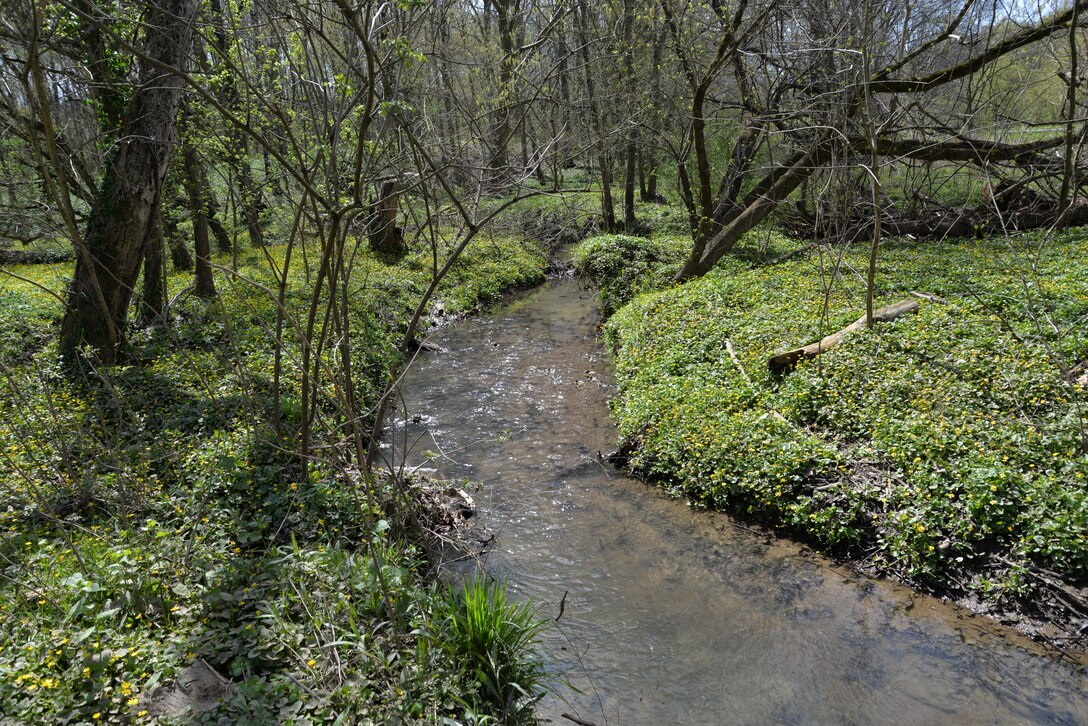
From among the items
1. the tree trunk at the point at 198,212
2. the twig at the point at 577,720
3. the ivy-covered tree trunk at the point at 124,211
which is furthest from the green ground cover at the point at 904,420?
the tree trunk at the point at 198,212

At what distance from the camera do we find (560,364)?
36.1 ft

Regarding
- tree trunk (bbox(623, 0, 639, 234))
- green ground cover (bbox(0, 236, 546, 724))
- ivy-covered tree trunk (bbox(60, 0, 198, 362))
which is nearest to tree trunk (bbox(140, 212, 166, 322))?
ivy-covered tree trunk (bbox(60, 0, 198, 362))

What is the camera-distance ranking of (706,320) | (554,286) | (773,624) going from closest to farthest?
(773,624) < (706,320) < (554,286)

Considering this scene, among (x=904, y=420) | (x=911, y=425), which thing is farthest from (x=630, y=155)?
(x=911, y=425)

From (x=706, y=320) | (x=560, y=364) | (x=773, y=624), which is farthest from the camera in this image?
(x=560, y=364)

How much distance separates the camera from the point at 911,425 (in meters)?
5.89

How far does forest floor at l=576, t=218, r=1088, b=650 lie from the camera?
15.8ft

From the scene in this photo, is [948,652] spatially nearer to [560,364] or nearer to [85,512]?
[85,512]

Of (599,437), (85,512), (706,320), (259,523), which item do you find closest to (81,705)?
(259,523)

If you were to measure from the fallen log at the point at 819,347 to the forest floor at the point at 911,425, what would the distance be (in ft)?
0.37

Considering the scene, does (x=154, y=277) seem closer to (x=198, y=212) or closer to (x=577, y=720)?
(x=198, y=212)

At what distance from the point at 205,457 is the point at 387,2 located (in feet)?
13.6

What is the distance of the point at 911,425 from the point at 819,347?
1784 millimetres

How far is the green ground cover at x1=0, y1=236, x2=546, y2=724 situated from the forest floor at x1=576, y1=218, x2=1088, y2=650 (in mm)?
3032
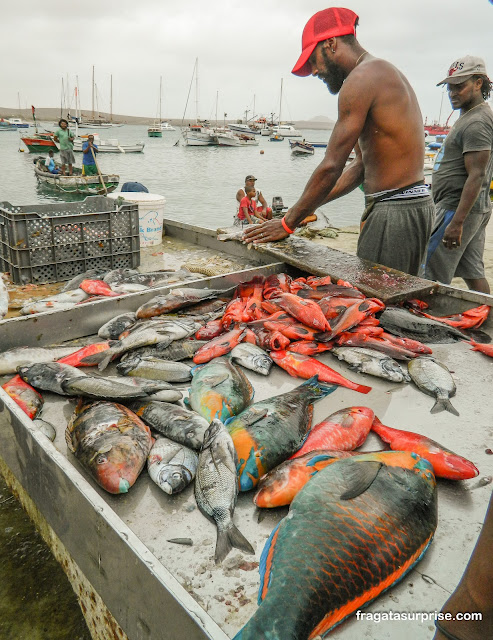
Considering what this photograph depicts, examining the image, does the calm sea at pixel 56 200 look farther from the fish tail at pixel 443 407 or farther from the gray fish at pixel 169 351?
the fish tail at pixel 443 407

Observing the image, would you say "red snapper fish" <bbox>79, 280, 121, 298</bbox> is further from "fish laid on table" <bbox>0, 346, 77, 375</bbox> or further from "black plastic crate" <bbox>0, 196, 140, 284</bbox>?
"fish laid on table" <bbox>0, 346, 77, 375</bbox>

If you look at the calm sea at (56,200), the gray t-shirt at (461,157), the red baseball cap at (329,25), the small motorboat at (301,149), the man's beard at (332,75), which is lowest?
the calm sea at (56,200)

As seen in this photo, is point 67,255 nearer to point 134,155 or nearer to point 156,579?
point 156,579

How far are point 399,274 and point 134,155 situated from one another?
5636 cm

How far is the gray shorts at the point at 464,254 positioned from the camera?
17.3 feet

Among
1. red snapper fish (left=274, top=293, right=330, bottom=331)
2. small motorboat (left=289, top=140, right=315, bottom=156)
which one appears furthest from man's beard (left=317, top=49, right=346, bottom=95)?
small motorboat (left=289, top=140, right=315, bottom=156)

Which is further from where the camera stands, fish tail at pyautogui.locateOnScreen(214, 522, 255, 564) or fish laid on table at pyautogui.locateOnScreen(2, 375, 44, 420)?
fish laid on table at pyautogui.locateOnScreen(2, 375, 44, 420)

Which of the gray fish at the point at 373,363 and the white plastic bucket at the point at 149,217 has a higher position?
the white plastic bucket at the point at 149,217

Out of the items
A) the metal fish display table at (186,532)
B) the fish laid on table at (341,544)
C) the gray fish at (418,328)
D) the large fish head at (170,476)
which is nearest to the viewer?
the fish laid on table at (341,544)

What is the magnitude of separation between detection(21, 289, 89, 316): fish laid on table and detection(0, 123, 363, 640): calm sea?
1.53m

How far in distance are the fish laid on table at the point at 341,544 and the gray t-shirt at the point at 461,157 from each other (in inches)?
170

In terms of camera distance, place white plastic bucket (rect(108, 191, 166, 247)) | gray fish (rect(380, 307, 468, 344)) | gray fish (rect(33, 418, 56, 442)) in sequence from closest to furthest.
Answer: gray fish (rect(33, 418, 56, 442)) < gray fish (rect(380, 307, 468, 344)) < white plastic bucket (rect(108, 191, 166, 247))

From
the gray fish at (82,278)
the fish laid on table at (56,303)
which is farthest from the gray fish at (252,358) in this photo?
the gray fish at (82,278)

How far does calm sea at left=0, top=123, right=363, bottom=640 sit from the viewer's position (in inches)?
93.2
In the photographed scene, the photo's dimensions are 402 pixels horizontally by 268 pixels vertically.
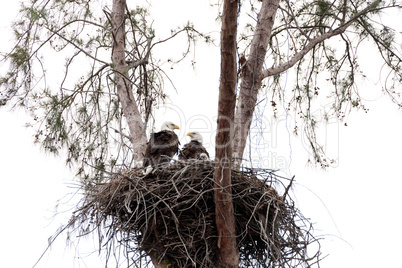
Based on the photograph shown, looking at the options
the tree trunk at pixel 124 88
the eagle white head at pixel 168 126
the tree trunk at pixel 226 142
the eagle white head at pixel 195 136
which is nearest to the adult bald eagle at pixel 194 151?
the eagle white head at pixel 195 136

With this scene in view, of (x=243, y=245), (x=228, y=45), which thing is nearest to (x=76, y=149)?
(x=243, y=245)

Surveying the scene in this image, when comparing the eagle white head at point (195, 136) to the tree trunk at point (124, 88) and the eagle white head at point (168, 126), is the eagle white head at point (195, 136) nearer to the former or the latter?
the eagle white head at point (168, 126)

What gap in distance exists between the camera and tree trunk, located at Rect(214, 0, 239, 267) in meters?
3.67

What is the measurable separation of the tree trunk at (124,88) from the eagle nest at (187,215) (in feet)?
2.94

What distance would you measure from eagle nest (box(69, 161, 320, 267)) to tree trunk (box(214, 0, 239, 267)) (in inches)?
4.1

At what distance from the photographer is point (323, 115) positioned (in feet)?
20.4

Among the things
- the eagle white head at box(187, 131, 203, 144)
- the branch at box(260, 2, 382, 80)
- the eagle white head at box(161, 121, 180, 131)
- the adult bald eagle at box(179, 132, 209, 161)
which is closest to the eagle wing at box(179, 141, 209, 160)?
the adult bald eagle at box(179, 132, 209, 161)

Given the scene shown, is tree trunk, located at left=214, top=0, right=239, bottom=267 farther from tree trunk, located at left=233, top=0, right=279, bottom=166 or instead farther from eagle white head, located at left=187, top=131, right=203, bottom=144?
eagle white head, located at left=187, top=131, right=203, bottom=144

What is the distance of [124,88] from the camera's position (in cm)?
549

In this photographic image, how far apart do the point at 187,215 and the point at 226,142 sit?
29.9 inches

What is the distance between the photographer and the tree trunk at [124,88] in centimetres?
524

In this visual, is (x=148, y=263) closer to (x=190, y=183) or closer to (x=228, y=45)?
(x=190, y=183)

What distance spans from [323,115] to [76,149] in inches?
116

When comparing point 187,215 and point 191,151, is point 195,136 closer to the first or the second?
point 191,151
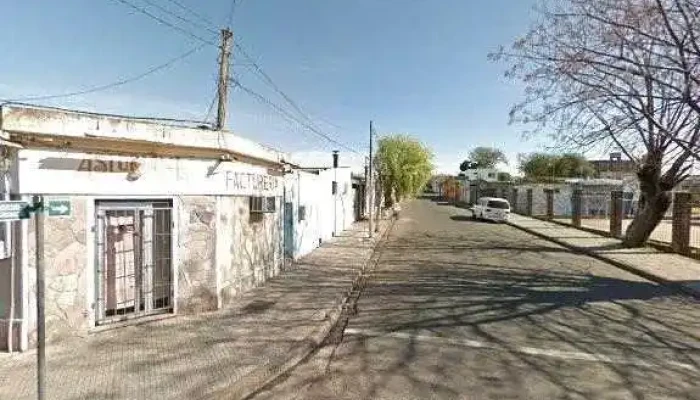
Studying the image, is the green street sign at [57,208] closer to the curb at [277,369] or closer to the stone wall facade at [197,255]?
the curb at [277,369]

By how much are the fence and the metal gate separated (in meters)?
16.0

· · ·

# [What is being asked]
Restate the listing above word for word, and skip the pictures.

# [Answer to the exercise]
From among the items
1. the tree trunk at the point at 198,212
2. the twig at the point at 577,720
3. the ivy-covered tree trunk at the point at 124,211
which is furthest from the green ground cover at the point at 904,420?
the tree trunk at the point at 198,212

At what distance from the camera do we find (560,364)?
36.1 ft

Regarding
- tree trunk (bbox(623, 0, 639, 234))
- green ground cover (bbox(0, 236, 546, 724))
- ivy-covered tree trunk (bbox(60, 0, 198, 362))
which is nearest to tree trunk (bbox(140, 212, 166, 322))?
ivy-covered tree trunk (bbox(60, 0, 198, 362))

What is the camera-distance ranking of (706,320) | (554,286) | (773,624) going from closest to farthest?
(773,624) < (706,320) < (554,286)

Considering this scene, among (x=904, y=420) | (x=911, y=425), which thing is farthest from (x=630, y=155)?
(x=911, y=425)

From (x=706, y=320) | (x=560, y=364) | (x=773, y=624), which is farthest from the camera in this image?
(x=560, y=364)

How much distance separates the camera from the point at 911,425 (in meters)?
5.89

How far does forest floor at l=576, t=218, r=1088, b=650 lie from the camera?
15.8ft

From the scene in this photo, is [948,652] spatially nearer to [560,364] or nearer to [85,512]?
[85,512]

Of (599,437), (85,512), (706,320), (259,523), which item do you find closest to (81,705)?
(259,523)

If you were to measure from the fallen log at the point at 819,347 to the forest floor at the point at 911,425, what would the distance be (in ft)?
0.37

Considering the scene, does (x=154, y=277) seem closer to (x=198, y=212) or closer to (x=577, y=720)?
(x=198, y=212)

At what distance from the point at 205,457 is the point at 387,2 located (in feet)?
13.6

What is the distance of the point at 911,425 from the point at 819,347?
1784 millimetres

How far is the green ground cover at x1=0, y1=236, x2=546, y2=724 situated from the forest floor at x1=576, y1=218, x2=1088, y2=650 (in mm)?
3032
Considering what this photograph depicts, examining the image, does the calm sea at pixel 56 200 look farther from the fish tail at pixel 443 407 or farther from the gray fish at pixel 169 351?
the fish tail at pixel 443 407

Observing the image, would you say "red snapper fish" <bbox>79, 280, 121, 298</bbox> is further from "fish laid on table" <bbox>0, 346, 77, 375</bbox> or further from "black plastic crate" <bbox>0, 196, 140, 284</bbox>?
"fish laid on table" <bbox>0, 346, 77, 375</bbox>

If you look at the calm sea at (56,200), the gray t-shirt at (461,157), the red baseball cap at (329,25), the small motorboat at (301,149), the man's beard at (332,75), which is lowest?
the calm sea at (56,200)

As seen in this photo, is point 67,255 nearer to point 134,155 or nearer to point 156,579?
point 156,579

How far are point 399,274 and point 134,155 situated from one another?
5636 cm

How far is the gray shorts at the point at 464,254 positioned from the camera?
17.3 feet

Among
1. red snapper fish (left=274, top=293, right=330, bottom=331)
2. small motorboat (left=289, top=140, right=315, bottom=156)
which one appears furthest from man's beard (left=317, top=49, right=346, bottom=95)?
small motorboat (left=289, top=140, right=315, bottom=156)

Which is further from where the camera stands, fish tail at pyautogui.locateOnScreen(214, 522, 255, 564) or fish laid on table at pyautogui.locateOnScreen(2, 375, 44, 420)?
fish laid on table at pyautogui.locateOnScreen(2, 375, 44, 420)

Which of the gray fish at the point at 373,363 and the white plastic bucket at the point at 149,217 has a higher position?
the white plastic bucket at the point at 149,217

Out of the items
A) the metal fish display table at (186,532)
B) the fish laid on table at (341,544)
C) the gray fish at (418,328)
D) the large fish head at (170,476)
which is nearest to the viewer?
the fish laid on table at (341,544)

What is the magnitude of separation between detection(21, 289, 89, 316): fish laid on table and detection(0, 123, 363, 640): calm sea?
1.53m

How far in distance are the fish laid on table at the point at 341,544 and the gray t-shirt at the point at 461,157 from each other (in inches)?
170

In terms of camera distance, place white plastic bucket (rect(108, 191, 166, 247)) | gray fish (rect(380, 307, 468, 344)) | gray fish (rect(33, 418, 56, 442)) in sequence from closest to furthest.
Answer: gray fish (rect(33, 418, 56, 442)) < gray fish (rect(380, 307, 468, 344)) < white plastic bucket (rect(108, 191, 166, 247))

From
the gray fish at (82,278)
the fish laid on table at (56,303)
which is farthest from the gray fish at (252,358) in this photo?
the gray fish at (82,278)

How far does calm sea at left=0, top=123, right=363, bottom=640 sit from the viewer's position (in inches)?
93.2
In the photographed scene, the photo's dimensions are 402 pixels horizontally by 268 pixels vertically.
Based on the photograph shown, looking at the options
the tree trunk at pixel 124 88
the eagle white head at pixel 168 126
the tree trunk at pixel 226 142
the eagle white head at pixel 195 136
which is nearest to the adult bald eagle at pixel 194 151?
the eagle white head at pixel 195 136

With this scene in view, of (x=243, y=245), (x=228, y=45), which thing is nearest to (x=76, y=149)?
(x=243, y=245)

Surveying the scene in this image, when comparing the eagle white head at point (195, 136) to the tree trunk at point (124, 88) and the eagle white head at point (168, 126), is the eagle white head at point (195, 136) nearer to the former or the latter?
the eagle white head at point (168, 126)

What gap in distance exists between the camera and tree trunk, located at Rect(214, 0, 239, 267) in meters?
3.67

What is the measurable separation of the tree trunk at (124,88) from the eagle nest at (187,215) (in feet)?
2.94

What distance would you measure from eagle nest (box(69, 161, 320, 267)) to tree trunk (box(214, 0, 239, 267)) (in inches)?
4.1

At what distance from the photographer is point (323, 115) positioned (in feet)?
20.4

Among the things
- the eagle white head at box(187, 131, 203, 144)
- the branch at box(260, 2, 382, 80)
- the eagle white head at box(161, 121, 180, 131)
- the adult bald eagle at box(179, 132, 209, 161)
which is closest to the eagle wing at box(179, 141, 209, 160)?
the adult bald eagle at box(179, 132, 209, 161)

Given the scene shown, is tree trunk, located at left=214, top=0, right=239, bottom=267 farther from tree trunk, located at left=233, top=0, right=279, bottom=166 or instead farther from eagle white head, located at left=187, top=131, right=203, bottom=144?
eagle white head, located at left=187, top=131, right=203, bottom=144

What is the distance of [124,88] from the camera's position (in cm)?
549

In this photographic image, how far apart do the point at 187,215 and the point at 226,142 sit?
29.9 inches

What is the distance between the photographer and the tree trunk at [124,88] in centimetres?
524

In this visual, is (x=148, y=263) closer to (x=190, y=183) or closer to (x=228, y=45)?
(x=190, y=183)

What distance spans from [323,115] to [76,149] in inches?
116

When comparing point 187,215 and point 191,151, is point 195,136 closer to the first or the second?
point 191,151
Studying the image, is the green street sign at [57,208] closer to the curb at [277,369] or closer to the stone wall facade at [197,255]?
the curb at [277,369]

By how much are the fence and the metal gate separated (in meters)?
16.0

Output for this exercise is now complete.